▸ **REQUIRED ACTION**:
Your answer should be the full set of entries, given again without alteration.

Stored dataset items:
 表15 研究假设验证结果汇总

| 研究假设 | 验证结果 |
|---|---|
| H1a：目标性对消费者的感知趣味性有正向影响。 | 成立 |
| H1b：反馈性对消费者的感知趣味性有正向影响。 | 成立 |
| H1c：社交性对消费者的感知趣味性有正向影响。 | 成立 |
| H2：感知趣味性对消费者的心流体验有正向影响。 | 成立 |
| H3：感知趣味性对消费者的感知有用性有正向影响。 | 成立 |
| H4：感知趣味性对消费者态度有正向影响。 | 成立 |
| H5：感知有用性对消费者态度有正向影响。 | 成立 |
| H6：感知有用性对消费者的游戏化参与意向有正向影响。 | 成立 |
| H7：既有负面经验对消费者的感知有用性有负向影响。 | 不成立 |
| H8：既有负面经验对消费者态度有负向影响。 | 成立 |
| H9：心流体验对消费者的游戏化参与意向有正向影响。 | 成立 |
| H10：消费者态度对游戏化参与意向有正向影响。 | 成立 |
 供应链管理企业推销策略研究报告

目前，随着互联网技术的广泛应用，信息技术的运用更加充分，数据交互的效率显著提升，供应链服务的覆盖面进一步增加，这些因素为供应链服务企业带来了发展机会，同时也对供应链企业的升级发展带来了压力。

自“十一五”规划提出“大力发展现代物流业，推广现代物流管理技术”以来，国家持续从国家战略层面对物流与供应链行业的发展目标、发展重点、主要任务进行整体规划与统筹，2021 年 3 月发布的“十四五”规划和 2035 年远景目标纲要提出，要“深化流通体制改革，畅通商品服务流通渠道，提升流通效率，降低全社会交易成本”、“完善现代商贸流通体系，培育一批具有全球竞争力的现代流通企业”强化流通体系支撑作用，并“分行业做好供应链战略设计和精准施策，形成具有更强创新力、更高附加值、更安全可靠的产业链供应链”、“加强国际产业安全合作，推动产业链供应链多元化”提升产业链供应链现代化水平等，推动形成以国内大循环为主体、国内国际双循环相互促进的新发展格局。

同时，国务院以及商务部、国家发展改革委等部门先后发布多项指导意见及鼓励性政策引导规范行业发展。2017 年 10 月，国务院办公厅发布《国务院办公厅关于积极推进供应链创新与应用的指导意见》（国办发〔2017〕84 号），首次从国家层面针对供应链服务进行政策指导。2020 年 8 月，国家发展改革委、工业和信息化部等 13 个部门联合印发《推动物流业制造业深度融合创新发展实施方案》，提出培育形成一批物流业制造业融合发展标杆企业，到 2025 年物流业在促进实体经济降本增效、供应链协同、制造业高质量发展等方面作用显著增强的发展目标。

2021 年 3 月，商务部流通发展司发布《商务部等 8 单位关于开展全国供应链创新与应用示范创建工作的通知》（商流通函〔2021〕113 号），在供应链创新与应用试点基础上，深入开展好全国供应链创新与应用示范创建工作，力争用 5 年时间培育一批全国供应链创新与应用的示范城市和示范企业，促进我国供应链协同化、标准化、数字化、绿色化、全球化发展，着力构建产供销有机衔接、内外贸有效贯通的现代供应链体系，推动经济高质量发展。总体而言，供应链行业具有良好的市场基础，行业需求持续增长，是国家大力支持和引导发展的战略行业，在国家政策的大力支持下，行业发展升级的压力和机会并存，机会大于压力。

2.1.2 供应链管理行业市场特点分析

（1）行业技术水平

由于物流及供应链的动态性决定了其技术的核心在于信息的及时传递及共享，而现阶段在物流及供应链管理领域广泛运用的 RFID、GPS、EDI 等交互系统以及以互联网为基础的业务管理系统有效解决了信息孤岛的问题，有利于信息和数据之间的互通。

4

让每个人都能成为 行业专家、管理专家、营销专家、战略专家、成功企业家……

▸ **TASK RESPONSE**:
 表15 研究假设验证结果汇总

| 研究假设 | 验证结果 |
|---|---|
| H1a：目标性对消费者的感知趣味性有正向影响。 | 成立 |
| H1b：反馈性对消费者的感知趣味性有正向影响。 | 成立 |
| H1c：社交性对消费者的感知趣味性有正向影响。 | 成立 |
| H2：感知趣味性对消费者的心流体验有正向影响。 | 成立 |
| H3：感知趣味性对消费者的感知有用性有正向影响。 | 成立 |
| H4：感知趣味性对消费者态度有正向影响。 | 成立 |
| H5：感知有用性对消费者态度有正向影响。 | 成立 |
| H6：感知有用性对消费者的游戏化参与意向有正向影响。 | 成立 |
| H7：既有负面经验对消费者的感知有用性有负向影响。 | 不成立 |
| H8：既有负面经验对消费者态度有负向影响。 | 成立 |
| H9：心流体验对消费者的游戏化参与意向有正向影响。 | 成立 |
| H10：消费者态度对游戏化参与意向有正向影响。 | 成立 |
 供应链管理企业推销策略研究报告

目前，随着互联网技术的广泛应用，信息技术的运用更加充分，数据交互的效率显著提升，供应链服务的覆盖面进一步增加，这些因素为供应链服务企业带来了发展机会，同时也对供应链企业的升级发展带来了压力。

自“十一五”规划提出“大力发展现代物流业，推广现代物流管理技术”以来，国家持续从国家战略层面对物流与供应链行业的发展目标、发展重点、主要任务进行整体规划与统筹，2021 年 3 月发布的“十四五”规划和 2035 年远景目标纲要提出，要“深化流通体制改革，畅通商品服务流通渠道，提升流通效率，降低全社会交易成本”、“完善现代商贸流通体系，培育一批具有全球竞争力的现代流通企业”强化流通体系支撑作用，并“分行业做好供应链战略设计和精准施策，形成具有更强创新力、更高附加值、更安全可靠的产业链供应链”、“加强国际产业安全合作，推动产业链供应链多元化”提升产业链供应链现代化水平等，推动形成以国内大循环为主体、国内国际双循环相互促进的新发展格局。

同时，国务院以及商务部、国家发展改革委等部门先后发布多项指导意见及鼓励性政策引导规范行业发展。2017 年 10 月，国务院办公厅发布《国务院办公厅关于积极推进供应链创新与应用的指导意见》（国办发〔2017〕84 号），首次从国家层面针对供应链服务进行政策指导。2020 年 8 月，国家发展改革委、工业和信息化部等 13 个部门联合印发《推动物流业制造业深度融合创新发展实施方案》，提出培育形成一批物流业制造业融合发展标杆企业，到 2025 年物流业在促进实体经济降本增效、供应链协同、制造业高质量发展等方面作用显著增强的发展目标。

2021 年 3 月，商务部流通发展司发布《商务部等 8 单位关于开展全国供应链创新与应用示范创建工作的通知》（商流通函〔2021〕113 号），在供应链创新与应用试点基础上，深入开展好全国供应链创新与应用示范创建工作，力争用 5 年时间培育一批全国供应链创新与应用的示范城市和示范企业，促进我国供应链协同化、标准化、数字化、绿色化、全球化发展，着力构建产供销有机衔接、内外贸有效贯通的现代供应链体系，推动经济高质量发展。总体而言，供应链行业具有良好的市场基础，行业需求持续增长，是国家大力支持和引导发展的战略行业，在国家政策的大力支持下，行业发展升级的压力和机会并存，机会大于压力。

2.1.2 供应链管理行业市场特点分析

（1）行业技术水平

由于物流及供应链的动态性决定了其技术的核心在于信息的及时传递及共享，而现阶段在物流及供应链管理领域广泛运用的 RFID、GPS、EDI 等交互系统以及以互联网为基础的业务管理系统有效解决了信息孤岛的问题，有利于信息和数据之间的互通。

4

让每个人都能成为 行业专家、管理专家、营销专家、战略专家、成功企业家……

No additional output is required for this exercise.